Introduction Clinical equipoise exists behind bridging intravenous thrombolysis (BT) with endovascular thrombectomy (EVT).
Aim of Study To compare the cost-effectiveness of EVT alone vs. BT in acute ischemic stroke (AIS)
Methods We conducted a model-based cost-utility analysis comparing the cost-effectiveness of EVT alone vs. BT in AIS. Subsequently, we developed a Markov state transition model to assess the costs and outcomes over 1-year, 5-year, and 20-year time horizons. We considered the impact of disability and recurrent stroke on mortality risk, health-related quality of life, and costs. We estimated total and incremental cost, quality-adjusted life years (QALYs), and incremental cost-effectiveness ratio (ICER), expressed as an incremental cost per QALY gained of BT compared with EVT alone. Probabilistic analysis was used to calculate the reference case estimates.
Results The average costs per patient were estimated to be $55,503, $57,814, $68,183, and $84,946 for BT, and $47,311, $49,556, $59,625, and $75,898 for EVT only over 90-day, 1-year, 5-year, and 20-year, respectively. The cost saving of EVT only strategy was driven by the avoided medication costs of IVT (ranging from $8,193 to $9,048).
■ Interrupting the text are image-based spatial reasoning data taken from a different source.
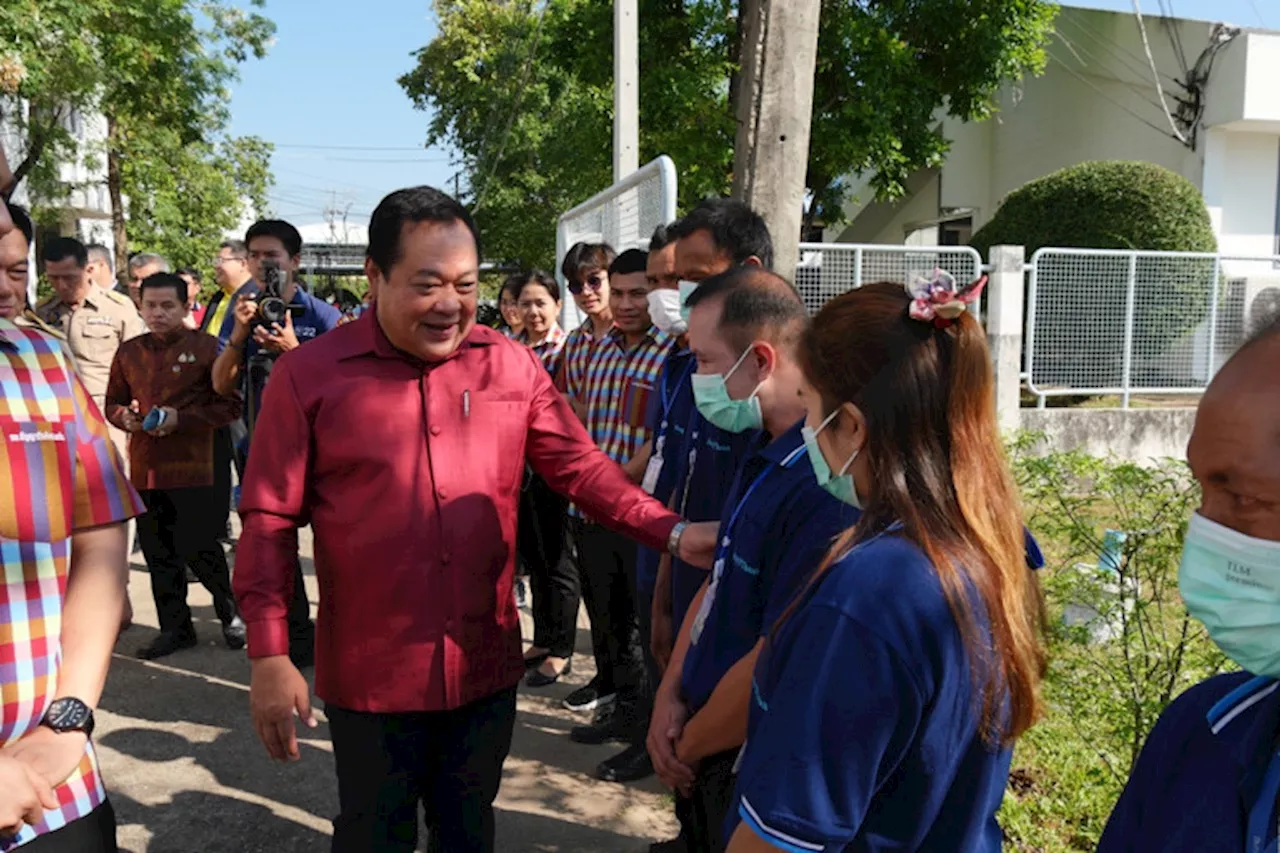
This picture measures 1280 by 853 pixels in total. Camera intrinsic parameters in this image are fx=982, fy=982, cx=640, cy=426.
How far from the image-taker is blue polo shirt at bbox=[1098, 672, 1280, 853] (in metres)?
1.16

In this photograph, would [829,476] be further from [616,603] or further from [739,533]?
[616,603]

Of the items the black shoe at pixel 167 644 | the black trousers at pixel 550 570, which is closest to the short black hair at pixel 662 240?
the black trousers at pixel 550 570

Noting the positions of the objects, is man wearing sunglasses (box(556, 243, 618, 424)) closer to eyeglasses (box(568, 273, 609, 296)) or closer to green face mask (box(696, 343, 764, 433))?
eyeglasses (box(568, 273, 609, 296))

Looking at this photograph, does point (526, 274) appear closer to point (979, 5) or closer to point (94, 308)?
point (94, 308)

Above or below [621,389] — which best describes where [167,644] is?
below

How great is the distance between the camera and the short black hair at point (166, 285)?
5234 mm

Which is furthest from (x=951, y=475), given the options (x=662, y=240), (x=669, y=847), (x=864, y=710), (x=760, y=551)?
(x=669, y=847)

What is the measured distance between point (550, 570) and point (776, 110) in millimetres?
→ 2458

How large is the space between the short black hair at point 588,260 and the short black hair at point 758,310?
264 centimetres

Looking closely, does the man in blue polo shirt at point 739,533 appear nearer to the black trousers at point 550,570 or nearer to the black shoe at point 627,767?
the black shoe at point 627,767

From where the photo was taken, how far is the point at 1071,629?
300 cm

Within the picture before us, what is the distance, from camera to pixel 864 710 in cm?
127

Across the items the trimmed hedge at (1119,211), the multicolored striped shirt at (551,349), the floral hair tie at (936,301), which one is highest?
the trimmed hedge at (1119,211)

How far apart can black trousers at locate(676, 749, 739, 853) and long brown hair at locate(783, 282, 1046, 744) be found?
0.96 meters
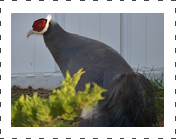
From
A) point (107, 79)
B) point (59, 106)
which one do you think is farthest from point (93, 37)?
point (59, 106)

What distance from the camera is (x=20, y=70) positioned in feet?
8.26

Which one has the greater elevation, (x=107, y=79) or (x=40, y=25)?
(x=40, y=25)

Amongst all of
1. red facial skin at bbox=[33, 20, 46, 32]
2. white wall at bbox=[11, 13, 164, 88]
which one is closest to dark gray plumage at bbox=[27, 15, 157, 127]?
red facial skin at bbox=[33, 20, 46, 32]

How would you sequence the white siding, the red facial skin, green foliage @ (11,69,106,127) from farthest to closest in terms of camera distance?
1. the white siding
2. the red facial skin
3. green foliage @ (11,69,106,127)

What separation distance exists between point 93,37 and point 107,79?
148 cm

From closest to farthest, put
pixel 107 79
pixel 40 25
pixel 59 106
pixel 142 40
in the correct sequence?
pixel 59 106
pixel 107 79
pixel 40 25
pixel 142 40

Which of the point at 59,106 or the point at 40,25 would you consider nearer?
the point at 59,106

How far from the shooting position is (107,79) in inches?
43.4

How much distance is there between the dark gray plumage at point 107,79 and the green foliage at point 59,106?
34 cm

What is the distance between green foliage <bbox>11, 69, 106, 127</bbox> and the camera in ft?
1.43

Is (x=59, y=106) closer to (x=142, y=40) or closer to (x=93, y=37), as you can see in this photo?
(x=93, y=37)

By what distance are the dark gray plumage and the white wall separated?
3.64ft

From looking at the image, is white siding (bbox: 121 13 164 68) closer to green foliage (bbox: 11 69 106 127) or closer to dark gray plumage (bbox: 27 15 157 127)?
dark gray plumage (bbox: 27 15 157 127)

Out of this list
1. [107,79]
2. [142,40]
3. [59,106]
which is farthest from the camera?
[142,40]
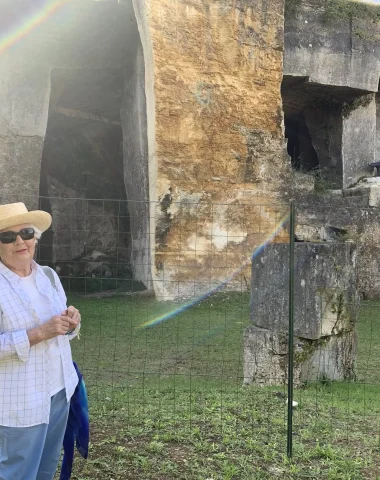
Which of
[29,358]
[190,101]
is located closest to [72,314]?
[29,358]

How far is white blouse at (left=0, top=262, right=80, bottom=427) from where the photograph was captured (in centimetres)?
222

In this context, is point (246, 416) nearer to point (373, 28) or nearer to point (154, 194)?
point (154, 194)

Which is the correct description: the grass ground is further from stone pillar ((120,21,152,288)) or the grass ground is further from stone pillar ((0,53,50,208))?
stone pillar ((0,53,50,208))

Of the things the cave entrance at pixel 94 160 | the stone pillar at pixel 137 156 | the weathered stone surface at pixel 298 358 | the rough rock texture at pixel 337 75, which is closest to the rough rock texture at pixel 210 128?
the stone pillar at pixel 137 156

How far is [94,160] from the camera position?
52.3ft

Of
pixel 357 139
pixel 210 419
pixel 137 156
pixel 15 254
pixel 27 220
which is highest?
pixel 357 139

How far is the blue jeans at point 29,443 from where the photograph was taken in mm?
2242

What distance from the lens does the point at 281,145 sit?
38.4 feet

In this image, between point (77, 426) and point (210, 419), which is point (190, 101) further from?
point (77, 426)

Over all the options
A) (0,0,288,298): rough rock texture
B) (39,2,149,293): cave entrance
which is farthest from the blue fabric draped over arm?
(39,2,149,293): cave entrance

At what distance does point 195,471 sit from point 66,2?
11151 millimetres

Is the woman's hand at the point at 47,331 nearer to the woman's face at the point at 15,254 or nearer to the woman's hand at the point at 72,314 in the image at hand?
the woman's hand at the point at 72,314

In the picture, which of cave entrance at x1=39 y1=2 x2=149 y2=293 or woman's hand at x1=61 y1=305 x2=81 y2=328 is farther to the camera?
cave entrance at x1=39 y1=2 x2=149 y2=293

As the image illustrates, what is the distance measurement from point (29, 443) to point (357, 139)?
15006 millimetres
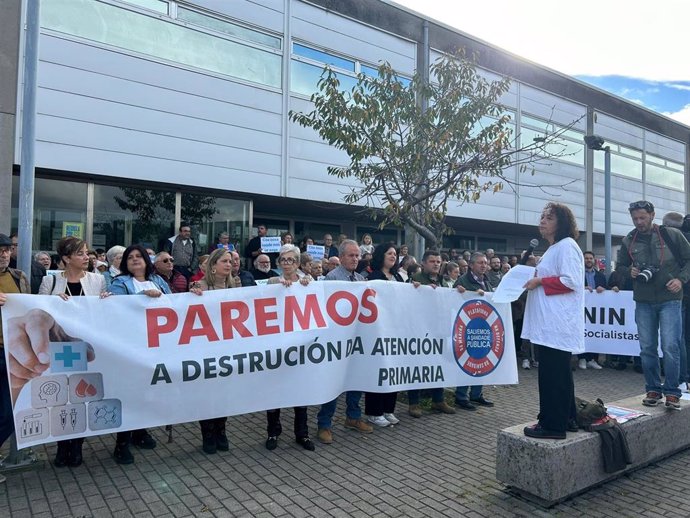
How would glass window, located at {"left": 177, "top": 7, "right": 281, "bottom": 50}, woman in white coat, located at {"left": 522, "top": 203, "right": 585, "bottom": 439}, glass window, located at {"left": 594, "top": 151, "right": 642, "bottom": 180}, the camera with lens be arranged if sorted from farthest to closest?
glass window, located at {"left": 594, "top": 151, "right": 642, "bottom": 180}, glass window, located at {"left": 177, "top": 7, "right": 281, "bottom": 50}, the camera with lens, woman in white coat, located at {"left": 522, "top": 203, "right": 585, "bottom": 439}

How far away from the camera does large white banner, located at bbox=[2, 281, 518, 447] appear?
419 centimetres

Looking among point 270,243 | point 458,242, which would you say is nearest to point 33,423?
point 270,243

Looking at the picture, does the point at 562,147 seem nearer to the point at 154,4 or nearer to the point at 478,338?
the point at 154,4

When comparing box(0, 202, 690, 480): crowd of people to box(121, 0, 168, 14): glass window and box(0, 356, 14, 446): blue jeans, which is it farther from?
box(121, 0, 168, 14): glass window

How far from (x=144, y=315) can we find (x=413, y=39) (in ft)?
48.9

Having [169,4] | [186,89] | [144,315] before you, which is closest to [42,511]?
[144,315]

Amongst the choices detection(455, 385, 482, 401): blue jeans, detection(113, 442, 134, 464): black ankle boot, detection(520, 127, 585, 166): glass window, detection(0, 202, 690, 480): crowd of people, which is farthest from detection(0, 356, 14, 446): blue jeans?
detection(520, 127, 585, 166): glass window

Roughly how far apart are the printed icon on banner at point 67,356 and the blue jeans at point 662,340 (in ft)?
16.8

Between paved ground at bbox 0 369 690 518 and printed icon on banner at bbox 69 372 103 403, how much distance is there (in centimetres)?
62

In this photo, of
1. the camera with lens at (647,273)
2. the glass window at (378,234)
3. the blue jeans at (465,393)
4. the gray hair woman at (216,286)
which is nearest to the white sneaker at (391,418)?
the blue jeans at (465,393)

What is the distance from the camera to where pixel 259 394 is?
4.93m

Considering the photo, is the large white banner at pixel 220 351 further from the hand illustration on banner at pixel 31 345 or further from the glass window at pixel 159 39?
the glass window at pixel 159 39

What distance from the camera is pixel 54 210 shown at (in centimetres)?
1086

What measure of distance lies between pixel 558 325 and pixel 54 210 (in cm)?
1030
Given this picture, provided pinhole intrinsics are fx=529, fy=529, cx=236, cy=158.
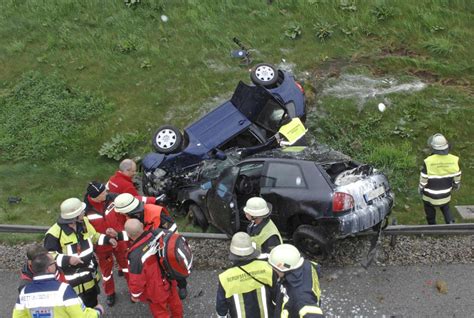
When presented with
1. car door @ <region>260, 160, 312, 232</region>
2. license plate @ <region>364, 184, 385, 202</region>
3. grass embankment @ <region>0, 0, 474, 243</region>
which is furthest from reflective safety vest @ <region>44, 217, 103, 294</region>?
grass embankment @ <region>0, 0, 474, 243</region>

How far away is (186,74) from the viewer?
494 inches

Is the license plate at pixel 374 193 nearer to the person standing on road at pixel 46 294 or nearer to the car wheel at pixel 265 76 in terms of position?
the person standing on road at pixel 46 294

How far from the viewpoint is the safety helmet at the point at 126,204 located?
5780 millimetres

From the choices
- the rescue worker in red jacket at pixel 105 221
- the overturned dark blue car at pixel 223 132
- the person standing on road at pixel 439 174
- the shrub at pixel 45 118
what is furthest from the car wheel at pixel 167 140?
the person standing on road at pixel 439 174

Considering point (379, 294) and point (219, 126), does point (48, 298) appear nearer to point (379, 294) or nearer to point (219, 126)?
point (379, 294)

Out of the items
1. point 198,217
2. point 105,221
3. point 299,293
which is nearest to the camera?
point 299,293

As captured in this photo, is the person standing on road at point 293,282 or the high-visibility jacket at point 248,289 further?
the high-visibility jacket at point 248,289

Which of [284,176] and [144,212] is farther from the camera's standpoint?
[284,176]

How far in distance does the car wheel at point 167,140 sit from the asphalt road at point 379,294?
2754 millimetres

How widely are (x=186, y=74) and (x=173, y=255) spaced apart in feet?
26.0

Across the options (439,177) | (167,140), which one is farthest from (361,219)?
(167,140)

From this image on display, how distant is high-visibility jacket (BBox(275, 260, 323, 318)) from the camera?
406cm

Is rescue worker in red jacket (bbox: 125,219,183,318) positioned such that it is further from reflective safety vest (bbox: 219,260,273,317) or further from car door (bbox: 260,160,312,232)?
car door (bbox: 260,160,312,232)

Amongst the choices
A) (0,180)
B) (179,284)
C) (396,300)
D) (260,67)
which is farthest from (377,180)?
(0,180)
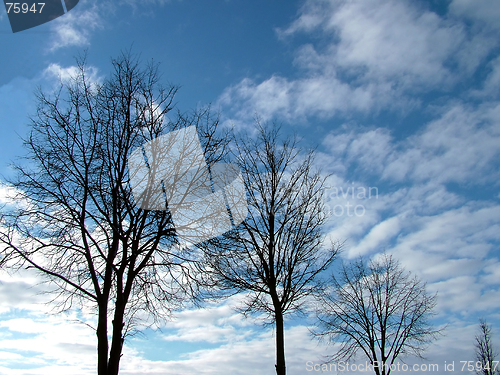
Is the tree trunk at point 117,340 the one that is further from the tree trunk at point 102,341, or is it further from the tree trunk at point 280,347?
the tree trunk at point 280,347

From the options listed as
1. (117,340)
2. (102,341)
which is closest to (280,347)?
(117,340)

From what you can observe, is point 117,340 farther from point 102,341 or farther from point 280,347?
point 280,347

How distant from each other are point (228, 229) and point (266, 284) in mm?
2002

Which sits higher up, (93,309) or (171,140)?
(171,140)

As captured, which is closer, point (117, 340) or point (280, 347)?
point (117, 340)

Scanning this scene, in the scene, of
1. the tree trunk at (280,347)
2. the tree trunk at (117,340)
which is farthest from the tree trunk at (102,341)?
the tree trunk at (280,347)

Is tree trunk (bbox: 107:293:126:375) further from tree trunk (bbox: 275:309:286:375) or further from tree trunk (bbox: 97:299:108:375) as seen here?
tree trunk (bbox: 275:309:286:375)

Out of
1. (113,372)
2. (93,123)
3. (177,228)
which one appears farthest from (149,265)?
(93,123)

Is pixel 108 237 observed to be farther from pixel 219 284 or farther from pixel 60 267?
pixel 219 284

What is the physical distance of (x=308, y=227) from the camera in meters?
10.6

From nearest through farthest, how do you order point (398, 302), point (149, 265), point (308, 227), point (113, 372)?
1. point (113, 372)
2. point (149, 265)
3. point (308, 227)
4. point (398, 302)

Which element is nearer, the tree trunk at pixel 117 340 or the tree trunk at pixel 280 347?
the tree trunk at pixel 117 340

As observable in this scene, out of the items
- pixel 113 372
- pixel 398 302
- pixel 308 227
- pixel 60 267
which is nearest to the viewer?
pixel 113 372

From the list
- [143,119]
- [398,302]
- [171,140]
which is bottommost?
[398,302]
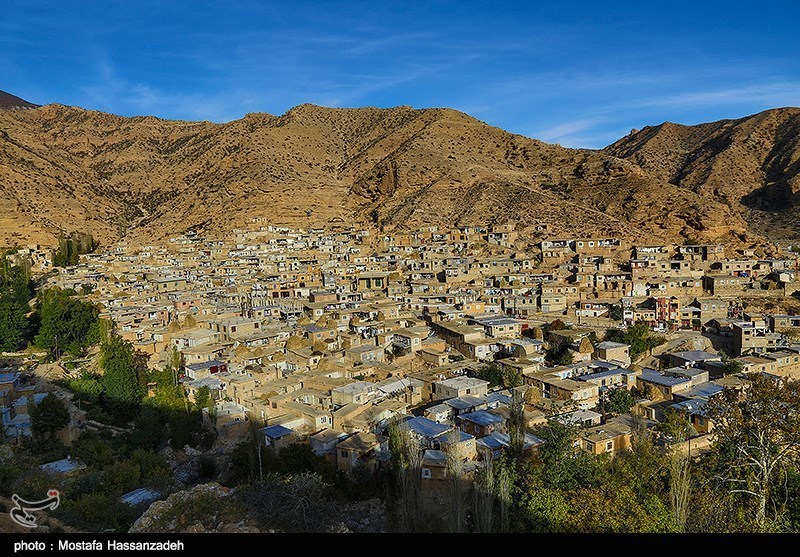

The additional thrombolytics led to slight decrease in QALY estimate during the 90-day time horizon (loss of 0.0016 QALY), but a small gain over 1-year, 5-year, and 20-year time horizons (0.0108, 0.0638, and 0.1481 QALY). With similar outcomes and less cost, the EVT only strategy was cost-effective compared with BT.
Conclusion Our cost-effectiveness model suggests bridging with thrombolytics may not be cost-effective in AIS secondary to large vessel occlusion.
Disclosure of Interest The authors have nothing to disclose.